[Image entries for named regions]
★ ★ ★ ★ ★
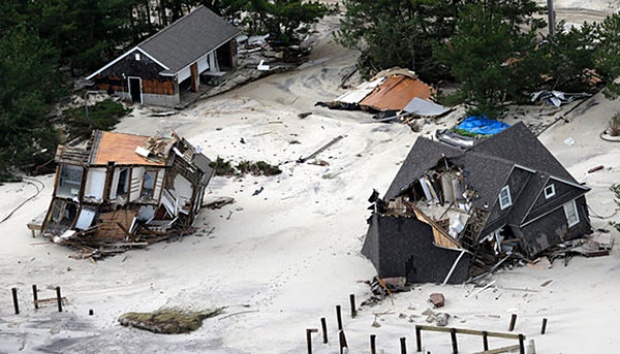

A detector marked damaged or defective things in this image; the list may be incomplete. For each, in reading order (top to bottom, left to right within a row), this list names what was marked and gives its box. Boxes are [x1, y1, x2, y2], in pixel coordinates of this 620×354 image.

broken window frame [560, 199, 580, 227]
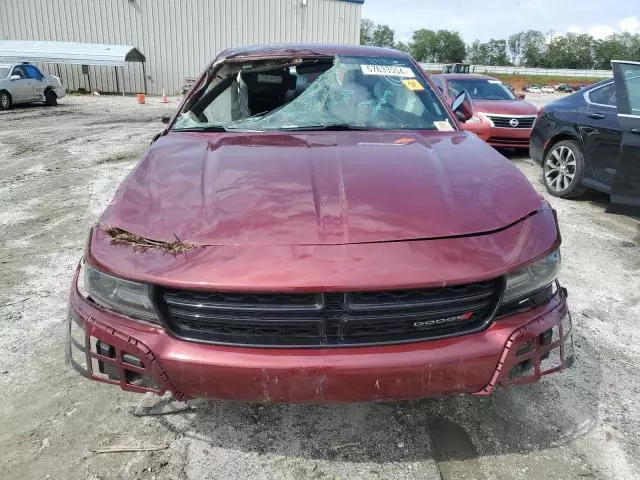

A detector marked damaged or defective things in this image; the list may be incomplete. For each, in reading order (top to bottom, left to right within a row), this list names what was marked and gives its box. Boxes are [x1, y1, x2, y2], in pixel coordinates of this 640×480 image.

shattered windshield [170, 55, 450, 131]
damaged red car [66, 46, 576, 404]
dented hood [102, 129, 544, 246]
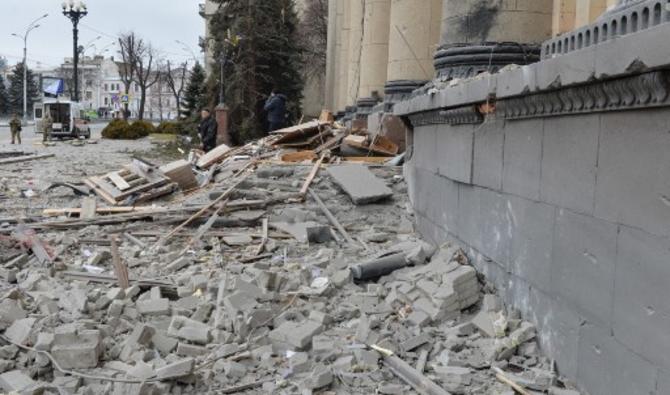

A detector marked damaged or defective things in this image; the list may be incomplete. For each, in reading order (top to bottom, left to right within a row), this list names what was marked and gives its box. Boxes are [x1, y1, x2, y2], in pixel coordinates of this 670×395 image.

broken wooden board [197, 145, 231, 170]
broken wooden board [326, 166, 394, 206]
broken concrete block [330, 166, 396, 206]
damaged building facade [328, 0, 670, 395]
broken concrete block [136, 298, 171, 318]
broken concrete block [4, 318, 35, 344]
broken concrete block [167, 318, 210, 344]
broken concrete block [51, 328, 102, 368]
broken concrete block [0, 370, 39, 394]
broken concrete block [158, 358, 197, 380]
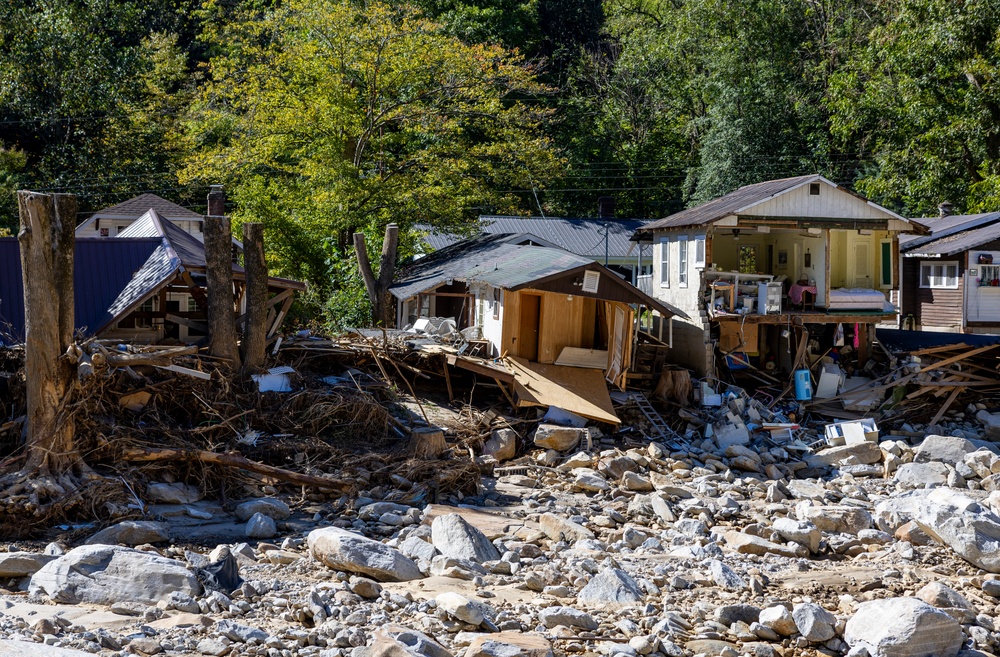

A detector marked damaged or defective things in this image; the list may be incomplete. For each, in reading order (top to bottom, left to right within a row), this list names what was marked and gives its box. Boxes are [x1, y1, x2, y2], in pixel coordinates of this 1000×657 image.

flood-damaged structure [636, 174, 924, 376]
★ ★ ★ ★ ★
### Your goal
Can you rewrite all of the material above with every "reading order" swapped for "scan order", leaving everything else unchanged and leaving the pictures out?

### Written solution
A detector marked damaged or defective things in this image; the list may be incomplete. For each, in scan order (top to bottom, left to right within a row), this list names what was marked and gives its box. Boxes are [x1, y1, x2, y2], in pixel coordinates of this 620×354 image.

broken window frame [560, 199, 580, 227]

A detector marked damaged or defective things in this image; the list may be incomplete. For each, in scan order (top to bottom, left to right within a row), this list names what was marked and gives its box. Boxes are [x1, y1, x2, y2], in pixel coordinates of this 640×480 image.

shattered windshield [170, 55, 450, 131]
damaged red car [66, 46, 576, 404]
dented hood [102, 129, 544, 246]

A detector marked damaged or defective things in this image; the list may be incomplete. For each, in scan order (top to bottom, left to right within a row), this list names what was marked and gives its box. Boxes are [x1, y1, x2, y2], in pixel coordinates of this 670×395 image.

broken wooden board [197, 145, 231, 170]
broken wooden board [326, 166, 394, 206]
broken concrete block [330, 166, 396, 206]
damaged building facade [328, 0, 670, 395]
broken concrete block [136, 298, 171, 318]
broken concrete block [4, 318, 35, 344]
broken concrete block [167, 318, 210, 344]
broken concrete block [51, 328, 102, 368]
broken concrete block [0, 370, 39, 394]
broken concrete block [158, 358, 197, 380]

A detector marked damaged or defective things in this image; the list may be incomplete. For each, in scan order (top to bottom, left to right within a row), this list names what was marked and gives its box. Boxes are [x1, y1, x2, y2], in pixel coordinates of this 1000×657 image.

flood-damaged structure [636, 174, 924, 376]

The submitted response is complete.